Görev 1:
Alıntı metinde geçen bütün yılları, metindeki sırasıyla listeleyin.
Görev 2:
Alıntı metnin "Beyoğlu’nda St. Antuan  Kilisesinin" ile "biri haline geldi." arasındaki bölümünü, bu iki ifade de dahil olmak üzere birebir aktarın.

Dukakinoğlu Feridun Dirimtekin
Tarihte, Sultan Yavuz devrinde vezirlik yapmış, oğlu Yavuz’un kızlarından birisiyle evlenmiş Dukakinoğlu Ahmet beylerden söz edilir. Bu ailenin en büyük ferdi Sultan Fatih devrinde Arnavutluk’a yerleşmiş bir Norman dükü olan Dük Jean’dır. Dukakinzade adı da, “duka”dan geliyor. 1895 doğumlu olan Feridun bey Harbiye den mezundur. Balkan Harbi, Çanakkale ve Sarıkamış cephelerinde subay olarak bulunmuş, daha sonra Milli Mücadele’ye katılmak için Ankara’ya geçmiştir. Eşi yabancı olduğu için 1927’de ordudan ayrılıp, teknik alanda kendisini geliştirmek için Almanya’ya ihtisasa gider. Yurda dönünce Harp Okulları’nda hoca, Türk Hava Kurumu’nda başkan yardımcısı, Beden Terbiyesi İstanbul Bölge Müdürlüğü, Turing Otomobil Kurumu’nun kuruculuğu yapar. Gazete çıkarır. Belediye Meclisi’nde,  Anıtlar Kurulu’nda üyeliklerde bulunur ve en son Ayasofya Müzesi müdürlüğünden emekli olur. Arkeolojik kazılara katılır. Bir çok dilde yayınlanmış yazıları, makaleleri  vardır.

Mimar Konstandinos Kiryakidis-A.H.Ayverdi – Elhamra Hanı / Beyoğlu

Beyoğlu’nda St. Antuan  Kilisesinin tam karşısında Elhamra han var. Binanın yerinde, ilk olarak, 1827 yılında Guistiniani Barthelmy adlı bir Cenevizli’nin yaptırdığı Fransız Tiyatrosu bulunuyordu. Fransız Tiyatrosu ve Billur Saray adlı eğlence mekanı, tam karşılarındaki Concorde Tiyatrosu kapatılıp yerine St. Antoine Kilisesi yapılıncaya kadar faaliyet gösterdi. Bina 1920’de Arapzade Said bey tarafından satın alınıp onarıma sokulur. İstiklal caddesinde Oryantalist etkiler taşıyan tek bina. Han içindeki sinema Cumhuriyet ile yaşıt. Bir kaç kez el değiştirip bir süre de tiyatro olarak kullanıldı. 1999 yılında geçirdiği yangın sonucunda kullanılamaz hale geldi ve yeniden inşa edildi. Bugün tarihi sinemanın olduğu yerde, bir gece kulübü hizmet vermektedir. Günümüzde kitapçı, gelinlikçi, butik gibi mekanlara ev sahipliği etmenin ötesinde gece hayatının önemli merkezlerinden biri haline geldi.

Veri Satırları:
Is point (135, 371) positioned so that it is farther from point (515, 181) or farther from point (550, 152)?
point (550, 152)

Yazılı Çözüm 1:
1895, 1927, 1827, 1920, 1999

Yazılı Çözüm 2:
Beyoğlu’nda St. Antuan  Kilisesinin tam karşısında Elhamra han var. Binanın yerinde, ilk olarak, 1827 yılında Guistiniani Barthelmy adlı bir Cenevizli’nin yaptırdığı Fransız Tiyatrosu bulunuyordu. Fransız Tiyatrosu ve Billur Saray adlı eğlence mekanı, tam karşılarındaki Concorde Tiyatrosu kapatılıp yerine St. Antoine Kilisesi yapılıncaya kadar faaliyet gösterdi. Bina 1920’de Arapzade Said bey tarafından satın alınıp onarıma sokulur. İstiklal caddesinde Oryantalist etkiler taşıyan tek bina. Han içindeki sinema Cumhuriyet ile yaşıt. Bir kaç kez el değiştirip bir süre de tiyatro olarak kullanıldı. 1999 yılında geçirdiği yangın sonucunda kullanılamaz hale geldi ve yeniden inşa edildi. Bugün tarihi sinemanın olduğu yerde, bir gece kulübü hizmet vermektedir. Günümüzde kitapçı, gelinlikçi, butik gibi mekanlara ev sahipliği etmenin ötesinde gece hayatının önemli merkezlerinden biri haline geldi.